Texte du document:

Les conflits familiaux et le divorce en Kabylie

Pour citer ce mémoire et accéder à toutes ses pages
🏫 Universite Mouloud Mammeri de Tizi-Ouzou - Faculte des Lettres et des langues - Departement langue et culture amazighes
📅 Mémoire de fin de cycle en vue de l'obtention du diplôme de Master - Juin 2018
🎓 Auteur·trice·s
LOUNIS Lidia, NAAK Kahina
LOUNIS Lidia, NAAK Kahina

Les conflits familiaux en Kabylie jouent un rôle crucial dans le divorce, souvent liés à des enjeux d’honneur et de dignité. Cet article analyse les conséquences de ces conflits sur le statut des femmes divorcées dans la commune de Makouda, en confrontant les perspectives traditionnelles et modernes.


Conflits entre les familles des époux

Les conflits familiaux peuvent aussi mener au divorce dans la société kabyle, surtout si le problème est lié à l’honneur et à la dignité des personnes.

Dans la société kabyle, toute infraction au code de l’honneur, entraîne immanquablement des réactions d’une violence qui nous semble souvent inouïe, disproportionnée, déclenchant une chaîne de violences parfois sans fin, qu’il s’agisse de violences physiques, ou psychiques ou morales et même criminel. Les fautes contre l’honneur conduisent ou risquent de conduire à la destruction de celui qui les commet jusqu’à l’extinction de sa généalogie

Pierre Bourdieu, dans son étude sur « Le sens de l’honneur »1, propose le schéma suivant chargé de rendre compte de l’organisation syntagmatique de la macro-séquence « Atteinte à l’Honneur » :

  1. Défi ou encore Outrage, Offense (sous le constat et le contrôle du groupe).

Données d'entrée:
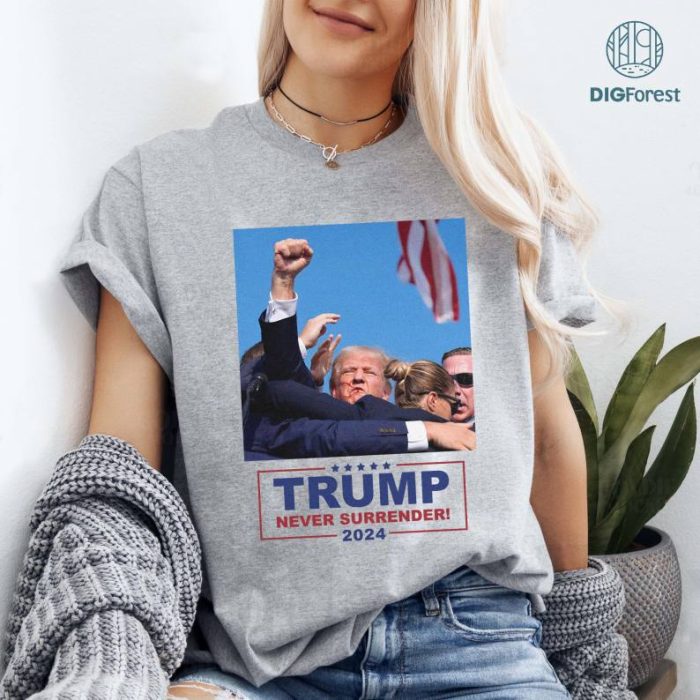 Never Surrender Tee, Trump Assassination T-Shirt, Donald Trump Shooting Tee, Fight Trump Shirt, Republican Shirt, Make America Great Shirt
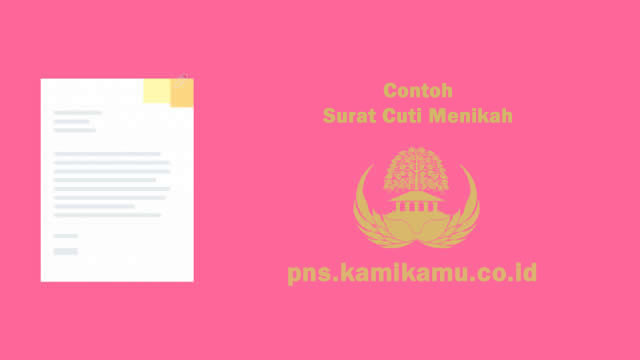 [CONTOH BERKAS] Surat Cuti Menikah PNS
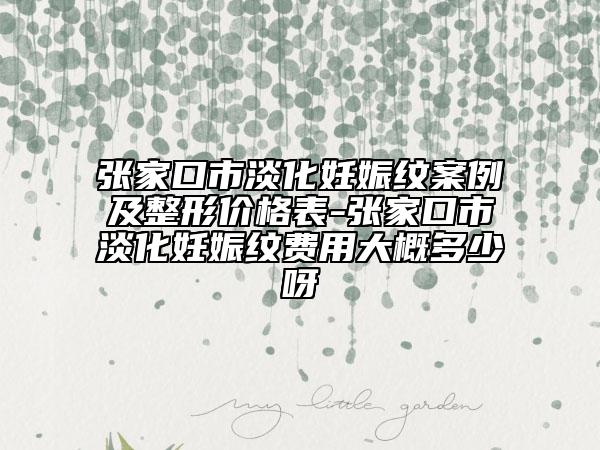張家口市淡化妊娠紋案例及整形價(jià)格表-張家口市淡化妊娠紋費(fèi)用大概多少呀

Consignes:
• A. Pour chacune des affirmations suivantes, indiquez par oui ou par non si elle concorde avec le texte sur le divorce en Kabylie, puis citez les mots du texte qui tranchent : (i) le mémoire date de juin 2018 ; (ii) l'étude porte sur les femmes divorcées de la commune de Tizi-Ouzou ; (iii) les fautes contre l'honneur ne provoquent que des violences physiques.
• B. Poursuivez le texte sur le divorce en Kabylie à partir de sa dernière phrase.
Les lignes n'ont aucun rapport avec le texte sur le divorce en Kabylie.

Réponses aux exercices:
• A.
(i) Oui : « Juin 2018 ».
(ii) Non : « dans la commune de Makouda ».
(iii) Non : « qu’il s’agisse de violences physiques, ou psychiques ou morales et même criminel ».

• B.
  2. Atteinte à l’Amour-propre = Déshonneur virtuel (moment passif ; sous la pression du groupe)
  3. Au choix : soit 1: Absence de riposte =Déshonneur ; soit 2: Riposte comme Défi (moment actif) nécessairement violent = restauration de l’Honneur = considération ; soit 3: Refus de riposter = Mépris = Déshonneur = Mort sociale.

Nous allons expliquer l’enchainement des séquences que Bourdieu a fait comme suit :

  1. Destinateur, l’offenseur : Emission du défi, de l’outrage, de l’offense.
  2. Destinataire, l’offensé : Réception-interprétation de l’offense.
  3. Réaction du Destinataire-offensé : Riposte (quelle que soit la forme violente : vengeance par ex.) ou non-Action, absence de réaction.

Le comportement de l’Offensé est en rapport avec la gravité et le style de l’outrage, en fonction des stratégies possibles dans une culture donnée, permettant réparation et si possible gain symbolique. La troisième micro-séquence peut elle même être considérée comme une nouvelle offense qui, suite à cette interprétation, provoquera une nouvelle réaction, et ainsi de suite dans un enchaînement sans fin des séquences, de vengeance en vengeance.

Nous avons un processus presque identique qui affirme l’enchainement des séquences, relaté par une femme divorcée victime d’une trahison. (Fatma)

Cette femme et son unique sœur étaient mariées à deux frères. Elles vivaient dans une même maison. Notre interlocutrice occupait avec son mari et leurs enfants une partie de la maison tandis que sa sœur occupait l’autre partie. Le mari de sa sœur résidait en France, tout comme son frère célibataire.

« yussa-d, ur yezwiǧ ara, yussa-d, zik atettwalid ixxamen ulac, wa di tkana, wa deg aggens, wa…après imir nettat tggen deg agens akked yell-is n ulwes- nni niden yettilin dagi, alwes-nni yeggan di tkana, winna d-yussan di Fransa, yekker iɣur-ten ciṭan tezriḍ amek, mectuḥen, netta mectuḥ, nettat tmectuḥ,sa fait nekk gganeɣ di texxamt, di tzeqqa nniḍen akked wurggaz-iw d warraw-iw ur zriɣ ara, nettat teggan din, mi d deggiḍ ad ǧen taqcict-nni mi teṭṭes, ad-tali ɣures ɣer tkana » ( Fatma)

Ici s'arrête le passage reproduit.